WHAT TO PRODUCE: Copy the items word for word, starting at the first line and stopping after the line that contains "2.69 meters", with that line included.

====== DATASET ======

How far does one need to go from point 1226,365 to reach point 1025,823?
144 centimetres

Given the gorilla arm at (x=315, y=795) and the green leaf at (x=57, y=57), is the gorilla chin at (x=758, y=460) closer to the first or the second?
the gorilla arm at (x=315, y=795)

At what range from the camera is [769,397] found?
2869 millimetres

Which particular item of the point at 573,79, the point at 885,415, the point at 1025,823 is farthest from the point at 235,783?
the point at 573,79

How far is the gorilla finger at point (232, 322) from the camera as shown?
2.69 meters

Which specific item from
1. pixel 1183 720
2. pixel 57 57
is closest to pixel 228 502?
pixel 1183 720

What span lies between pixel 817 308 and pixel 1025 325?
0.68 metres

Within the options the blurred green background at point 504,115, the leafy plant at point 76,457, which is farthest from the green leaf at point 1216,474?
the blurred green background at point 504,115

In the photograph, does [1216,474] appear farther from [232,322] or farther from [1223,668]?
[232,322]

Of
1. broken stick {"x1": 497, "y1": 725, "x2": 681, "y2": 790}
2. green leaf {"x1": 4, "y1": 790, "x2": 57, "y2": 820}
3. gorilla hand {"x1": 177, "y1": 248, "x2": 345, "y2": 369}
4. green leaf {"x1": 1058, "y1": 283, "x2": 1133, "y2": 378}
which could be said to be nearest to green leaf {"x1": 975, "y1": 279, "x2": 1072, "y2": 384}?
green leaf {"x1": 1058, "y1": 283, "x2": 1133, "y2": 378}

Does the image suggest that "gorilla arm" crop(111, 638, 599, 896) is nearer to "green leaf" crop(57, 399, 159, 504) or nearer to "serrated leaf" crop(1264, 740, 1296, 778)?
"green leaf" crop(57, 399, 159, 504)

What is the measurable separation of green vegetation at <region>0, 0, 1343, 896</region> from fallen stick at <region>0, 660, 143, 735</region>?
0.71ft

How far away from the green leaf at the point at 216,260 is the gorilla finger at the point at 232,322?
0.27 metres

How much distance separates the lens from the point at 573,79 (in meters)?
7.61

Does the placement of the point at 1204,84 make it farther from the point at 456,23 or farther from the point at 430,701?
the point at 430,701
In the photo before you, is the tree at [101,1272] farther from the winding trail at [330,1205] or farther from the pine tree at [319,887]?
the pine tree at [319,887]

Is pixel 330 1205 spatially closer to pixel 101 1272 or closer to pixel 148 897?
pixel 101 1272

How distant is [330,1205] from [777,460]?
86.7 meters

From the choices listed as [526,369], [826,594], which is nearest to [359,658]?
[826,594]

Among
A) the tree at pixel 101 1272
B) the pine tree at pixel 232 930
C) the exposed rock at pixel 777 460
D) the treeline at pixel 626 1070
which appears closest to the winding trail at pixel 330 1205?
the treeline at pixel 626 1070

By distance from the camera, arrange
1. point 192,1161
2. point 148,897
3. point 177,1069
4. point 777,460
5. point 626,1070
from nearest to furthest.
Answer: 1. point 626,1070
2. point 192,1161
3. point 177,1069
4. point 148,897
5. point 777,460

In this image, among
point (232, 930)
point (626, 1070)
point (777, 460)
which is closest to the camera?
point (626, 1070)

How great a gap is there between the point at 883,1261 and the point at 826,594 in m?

======

SOLVED PROBLEM:
How far does one need to go from point 1226,365 to reach point 1025,823?
144 centimetres

Given the gorilla arm at (x=315, y=795) and the green leaf at (x=57, y=57), is the gorilla chin at (x=758, y=460) closer to the first or the second?
the gorilla arm at (x=315, y=795)

At what range from the camera is [769,397] found?
2869 millimetres

Which particular item of the point at 573,79, the point at 885,415, the point at 1025,823 is farthest from the point at 235,783?
the point at 573,79

How far is the gorilla finger at point (232, 322) from the camera as shown?
2.69 meters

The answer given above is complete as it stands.